Um método para a interferência de RNA (RNAi) pela injeção de dsRNA em carrapatos em jejum é descrito. RNAi é a mais utilizada técnica de silenciamento de genes em carrapatos onde o uso de outros métodos de manipulação genética tem sido limitado.
Carrapatos são ectoparasitas hematófagos obrigatórios de animais selvagens e domésticos e seres humanos, e são considerados em todo o mundo segundo a mosquitos como vetores de doenças humanas 1 e os vetores mais importantes que afetam pecuária em todo o mundo 2. Carrapatos são classificados na subclasse Acari, Parasitiformes ordem, subordem Ixodida e são distribuídas em todo o mundo a partir do Ártico para as regiões tropical 3. Apesar dos esforços para controlar a infestação de carrapatos, estes ectoparasitas continuar a ser um problema sério para a saúde humana e animal 4,5.
Interferência de RNA (RNAi) 6 é uma abordagem inversa à base de ácido nucléico genética que envolve a interrupção da expressão do gene, a fim de determinar a função do gene ou o seu efeito em uma via metabólica. Pequenos RNAs de interferência (siRNAs) são as moléculas efetoras da via RNAi que é iniciado pelo double-stranded RNA (dsRNA) e resulta em um potente seqüência específica de degradação de mRNAs citoplasmáticos contendo a mesma seqüência como o gatilho dsRNA 7-9. Pós-transcricional mecanismos de silenciamento de genes iniciado por dsRNA foram descobertas em todos os eucariotos estudados até agora, e RNAi foi rapidamente desenvolvido em uma variedade de organismos como uma ferramenta para estudos de genômica funcional e outras aplicações 10.

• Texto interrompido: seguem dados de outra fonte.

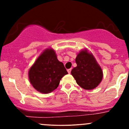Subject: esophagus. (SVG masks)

RNAi tem se tornado a mais utilizada técnica de silenciamento de genes em carrapatos e outros organismos em que as abordagens alternativas para a manipulação genética não estão disponíveis ou são pouco confiáveis 5,11. A caracterização genética de carrapatos tem sido limitado até que a recente aplicação de RNAi 12,13. No pouco tempo que RNAi tem sido disponível, ele provou ser um instrumento valioso para estudar a função do gene carrapato, a caracterização da interface carrapato-patógeno e ao rastreio e caracterização de antígenos de carrapatos de proteção 14. Aqui, um método para RNAi através da injeção de dsRNA em carrapatos em jejum é descrito. É provável que o conhecimento adquirido a partir desta abordagem experimental contribuirá significativamente para a compreensão dos sistemas biológicos básicos e ao desenvolvimento de vacinas para controlar a infestação de carrapato e prevenir a transmissão de patógenos por carrapatos 15-19.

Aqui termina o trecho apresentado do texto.